It will be great and I believe we will see our pets again. That is a comfortinting thought.


----------



## MantisGirl13 (Nov 12, 2018)

Little Mantis said:


> It will be great and I believe we will see our pets again. That is a comfortinting thought.


It sure is!

- MatisGirl13


----------



## Prayingmantisqueen (Nov 12, 2018)

Major said:


> Sometimes﻿ I ju﻿st sit and wonder if and what is after this life. The most probable thing would be darkness and eterna﻿l sleep. But with all my heart I hope that isn't true. O﻿ur human minds can't comprehend the idea of eternal ending... It's just wishful thinking I guess. I am intrigued to find out whether or not their is life after death. My heart believes, whil﻿﻿e ﻿my﻿ br﻿ai﻿﻿﻿﻿n just doesn't. One day we all will find out... ﻿﻿﻿


Do you believe in the Bible? If so checking out 1 Thessalonians 4:16-17 may relieve your mind a bit. I know everyone here believes differently and that is perfectly fine. I only want the truth and I believe that the Bible holds truth. Please dont think I am trying to push my beliefs on anyone. Just sharing   

Oh yeah! Btw, got my babies from @Kermit today and he even included a suprise nymph! A stagmomantis limbata! Yay! Just in time for my birthday (Thursday)!


----------



## hysteresis (Nov 12, 2018)

@Prayingmantisqueen

Happy birthday! 

Today is my wife's, and mine was Wednesday 7th.


----------



## Prayingmantisqueen (Nov 12, 2018)

November birtbdays


----------



## Graceface (Nov 12, 2018)

Happy birthday!


----------



## Mantis Lady (Nov 12, 2018)

@PrayingmantisqueenA nice birthday gift to get and happy birthday!

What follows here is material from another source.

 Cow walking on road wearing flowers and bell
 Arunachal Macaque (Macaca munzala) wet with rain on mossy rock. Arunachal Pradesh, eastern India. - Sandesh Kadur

Happy birthdaty too, @hysteresis


----------



## MantisGirl13 (Nov 12, 2018)

Happy birthday, @Prayingmantisqueen and @hysteresis! 

Prayingmantisqueen, I am glad you got your nymphs safely! 

- MantisGirl13


----------



## Prayingmantisqueen (Nov 12, 2018)

Thx!


----------



## MantisGirl13 (Nov 12, 2018)

Major said:


> "And﻿ in heaven there will never be anymore death and thats what there is to look forward to. " Sometimes I just sit and wonder if and what is after this life. The most probable thing would be darkness and eternal sleep. But with all my heart I hope that isn't true. Our human minds can't comprehend the idea of eternal ending... It's just wishful thinking I guess. I am intrigued to find out whether or not their is life after death. My heart believes, while my brain just doesn't. One day we all will find out...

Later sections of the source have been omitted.